*EXERCISE MATERIALS*
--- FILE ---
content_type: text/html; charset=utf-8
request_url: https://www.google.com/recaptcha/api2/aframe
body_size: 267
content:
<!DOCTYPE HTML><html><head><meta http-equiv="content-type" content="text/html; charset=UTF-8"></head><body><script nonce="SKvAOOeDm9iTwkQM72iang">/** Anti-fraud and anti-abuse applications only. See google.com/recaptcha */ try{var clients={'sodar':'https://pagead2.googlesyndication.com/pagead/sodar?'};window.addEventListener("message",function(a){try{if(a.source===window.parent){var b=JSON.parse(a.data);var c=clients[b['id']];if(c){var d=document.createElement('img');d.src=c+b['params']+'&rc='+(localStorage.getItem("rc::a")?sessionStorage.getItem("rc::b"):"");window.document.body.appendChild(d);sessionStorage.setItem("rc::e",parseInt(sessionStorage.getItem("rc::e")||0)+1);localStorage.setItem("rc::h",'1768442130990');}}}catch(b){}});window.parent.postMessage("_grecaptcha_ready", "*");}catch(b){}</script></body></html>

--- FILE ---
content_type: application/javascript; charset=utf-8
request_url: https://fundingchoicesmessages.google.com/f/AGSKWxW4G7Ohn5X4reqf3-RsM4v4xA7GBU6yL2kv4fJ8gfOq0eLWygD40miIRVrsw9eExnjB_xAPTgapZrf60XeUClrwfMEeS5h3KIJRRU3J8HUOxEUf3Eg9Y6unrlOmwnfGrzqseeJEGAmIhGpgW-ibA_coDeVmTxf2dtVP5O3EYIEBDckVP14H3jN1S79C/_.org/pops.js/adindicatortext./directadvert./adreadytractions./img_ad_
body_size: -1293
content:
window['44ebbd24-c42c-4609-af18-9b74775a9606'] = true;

...

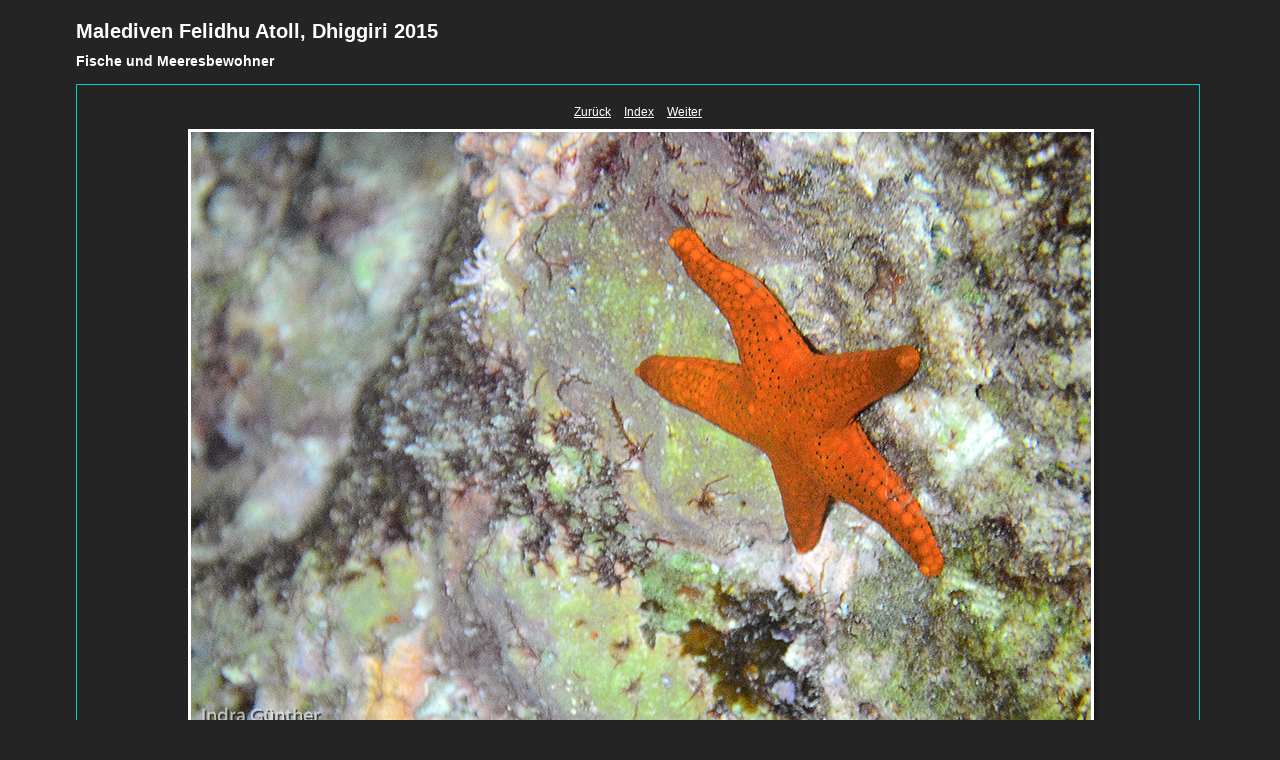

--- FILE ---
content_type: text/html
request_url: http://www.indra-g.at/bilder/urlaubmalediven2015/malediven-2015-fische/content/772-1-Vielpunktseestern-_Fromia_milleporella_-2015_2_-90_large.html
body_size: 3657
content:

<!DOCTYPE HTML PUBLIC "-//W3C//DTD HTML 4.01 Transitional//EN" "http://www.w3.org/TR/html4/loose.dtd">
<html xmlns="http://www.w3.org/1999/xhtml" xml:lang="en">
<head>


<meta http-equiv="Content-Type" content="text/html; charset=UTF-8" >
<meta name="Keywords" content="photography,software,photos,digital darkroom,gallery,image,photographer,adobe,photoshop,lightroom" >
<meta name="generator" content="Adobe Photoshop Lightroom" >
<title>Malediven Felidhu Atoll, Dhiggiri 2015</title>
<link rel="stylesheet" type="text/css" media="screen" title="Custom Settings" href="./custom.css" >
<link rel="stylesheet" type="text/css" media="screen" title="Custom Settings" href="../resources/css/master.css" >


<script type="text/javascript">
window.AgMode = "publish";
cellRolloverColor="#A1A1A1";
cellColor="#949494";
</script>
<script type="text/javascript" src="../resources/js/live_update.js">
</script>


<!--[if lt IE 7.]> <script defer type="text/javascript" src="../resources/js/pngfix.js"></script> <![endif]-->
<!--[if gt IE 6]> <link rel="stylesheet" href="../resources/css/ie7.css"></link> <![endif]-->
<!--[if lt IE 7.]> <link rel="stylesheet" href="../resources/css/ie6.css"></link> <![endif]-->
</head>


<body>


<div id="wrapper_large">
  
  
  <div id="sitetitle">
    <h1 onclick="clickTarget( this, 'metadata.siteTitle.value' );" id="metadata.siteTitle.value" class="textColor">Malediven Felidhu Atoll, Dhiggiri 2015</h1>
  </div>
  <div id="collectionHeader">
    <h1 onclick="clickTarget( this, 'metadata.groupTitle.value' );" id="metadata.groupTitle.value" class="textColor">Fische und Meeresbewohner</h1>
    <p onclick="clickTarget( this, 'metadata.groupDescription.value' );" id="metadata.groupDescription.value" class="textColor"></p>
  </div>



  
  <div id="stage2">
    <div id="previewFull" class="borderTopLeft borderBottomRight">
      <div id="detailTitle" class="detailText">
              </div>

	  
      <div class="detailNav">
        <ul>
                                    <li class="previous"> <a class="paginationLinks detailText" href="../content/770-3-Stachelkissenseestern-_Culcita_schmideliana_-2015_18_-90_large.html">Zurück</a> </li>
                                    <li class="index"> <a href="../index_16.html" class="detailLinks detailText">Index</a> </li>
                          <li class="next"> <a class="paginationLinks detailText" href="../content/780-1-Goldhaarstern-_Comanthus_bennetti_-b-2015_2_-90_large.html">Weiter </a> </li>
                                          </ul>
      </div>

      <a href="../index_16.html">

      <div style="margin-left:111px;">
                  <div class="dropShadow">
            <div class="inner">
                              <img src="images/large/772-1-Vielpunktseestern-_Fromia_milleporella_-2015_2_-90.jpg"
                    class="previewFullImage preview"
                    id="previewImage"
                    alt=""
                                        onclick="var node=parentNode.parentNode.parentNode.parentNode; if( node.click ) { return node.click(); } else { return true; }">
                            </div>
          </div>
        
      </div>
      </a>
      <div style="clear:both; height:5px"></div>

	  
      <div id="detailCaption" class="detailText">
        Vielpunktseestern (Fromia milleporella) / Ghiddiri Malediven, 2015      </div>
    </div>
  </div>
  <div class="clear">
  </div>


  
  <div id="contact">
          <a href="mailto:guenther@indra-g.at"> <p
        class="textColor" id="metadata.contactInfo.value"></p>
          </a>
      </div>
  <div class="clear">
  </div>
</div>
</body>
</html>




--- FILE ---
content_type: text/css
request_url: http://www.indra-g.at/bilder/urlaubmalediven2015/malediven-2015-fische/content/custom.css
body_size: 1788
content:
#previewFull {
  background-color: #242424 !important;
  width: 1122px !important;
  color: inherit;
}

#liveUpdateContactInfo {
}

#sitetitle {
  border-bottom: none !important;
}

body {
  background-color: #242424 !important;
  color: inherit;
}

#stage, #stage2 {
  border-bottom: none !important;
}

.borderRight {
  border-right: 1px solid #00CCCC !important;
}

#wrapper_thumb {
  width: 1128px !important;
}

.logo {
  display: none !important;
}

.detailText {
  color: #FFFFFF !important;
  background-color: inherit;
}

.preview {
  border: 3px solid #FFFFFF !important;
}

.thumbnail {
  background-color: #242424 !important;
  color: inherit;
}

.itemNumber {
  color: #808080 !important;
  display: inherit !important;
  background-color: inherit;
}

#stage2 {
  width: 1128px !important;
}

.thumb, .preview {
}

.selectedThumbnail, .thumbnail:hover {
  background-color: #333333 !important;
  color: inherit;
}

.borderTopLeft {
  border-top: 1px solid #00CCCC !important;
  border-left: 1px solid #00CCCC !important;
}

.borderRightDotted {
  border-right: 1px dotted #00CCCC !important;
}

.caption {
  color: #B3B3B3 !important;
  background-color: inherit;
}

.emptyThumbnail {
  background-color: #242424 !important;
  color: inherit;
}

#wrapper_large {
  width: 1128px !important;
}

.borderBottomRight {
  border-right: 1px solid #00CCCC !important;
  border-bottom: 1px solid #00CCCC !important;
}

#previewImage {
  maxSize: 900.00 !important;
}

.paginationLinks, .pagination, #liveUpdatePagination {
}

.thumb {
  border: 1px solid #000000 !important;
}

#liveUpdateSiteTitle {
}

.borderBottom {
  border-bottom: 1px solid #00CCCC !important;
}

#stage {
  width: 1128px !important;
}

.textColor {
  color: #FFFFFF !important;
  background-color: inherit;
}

*TASK REQUIREMENTS*
Take each line of the material that contains the word "borderBottomRight" and list it.

*THE COMPLETED TASK*
    <div id="previewFull" class="borderTopLeft borderBottomRight">
.borderBottomRight {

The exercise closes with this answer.